• **Dataset extract**:
━━━━━━━━━━━━━━━━
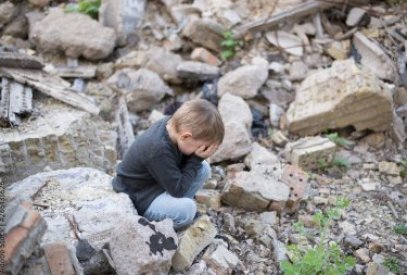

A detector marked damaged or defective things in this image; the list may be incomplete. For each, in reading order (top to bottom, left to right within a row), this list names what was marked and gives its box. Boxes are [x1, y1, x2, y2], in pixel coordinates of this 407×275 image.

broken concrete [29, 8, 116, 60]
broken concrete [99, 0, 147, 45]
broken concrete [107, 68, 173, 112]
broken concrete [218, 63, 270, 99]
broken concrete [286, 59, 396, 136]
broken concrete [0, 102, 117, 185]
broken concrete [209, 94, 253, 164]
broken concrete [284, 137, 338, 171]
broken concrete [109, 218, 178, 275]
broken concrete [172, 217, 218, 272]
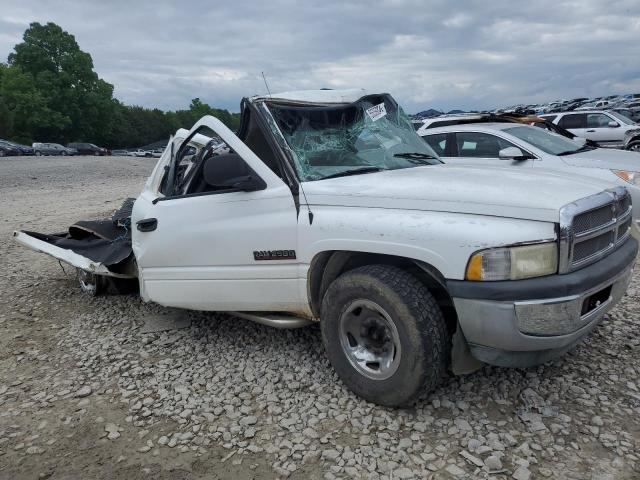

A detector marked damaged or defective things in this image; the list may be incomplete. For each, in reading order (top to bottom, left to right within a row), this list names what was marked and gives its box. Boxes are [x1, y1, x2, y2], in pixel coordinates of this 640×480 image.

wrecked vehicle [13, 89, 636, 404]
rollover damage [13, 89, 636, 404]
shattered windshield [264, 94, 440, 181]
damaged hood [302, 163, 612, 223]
━━━━━━━━━━━━━━━━
• **Objective**: Copy all of the lines above word for word, leaving out the pictures.

• **Solution for this exercise**:
A detector marked damaged or defective things in this image; the list may be incomplete. For each, in reading order (top to bottom, left to right within a row), this list names what was marked and gives its box. Boxes are [x1, y1, x2, y2], in pixel coordinates of this 407×275 image.

broken concrete [29, 8, 116, 60]
broken concrete [99, 0, 147, 45]
broken concrete [107, 68, 173, 112]
broken concrete [218, 63, 270, 99]
broken concrete [286, 59, 396, 136]
broken concrete [0, 102, 117, 185]
broken concrete [209, 94, 253, 164]
broken concrete [284, 137, 338, 171]
broken concrete [109, 218, 178, 275]
broken concrete [172, 217, 218, 272]

A detector marked damaged or defective things in this image; the list may be incomplete. For each, in reading order (top to bottom, left to right within a row), this list names what was marked and gives its box. Boxes are [x1, y1, x2, y2], in pixel coordinates of this 640×480 image.

wrecked vehicle [13, 89, 636, 404]
rollover damage [13, 89, 636, 404]
shattered windshield [264, 94, 440, 181]
damaged hood [302, 163, 612, 223]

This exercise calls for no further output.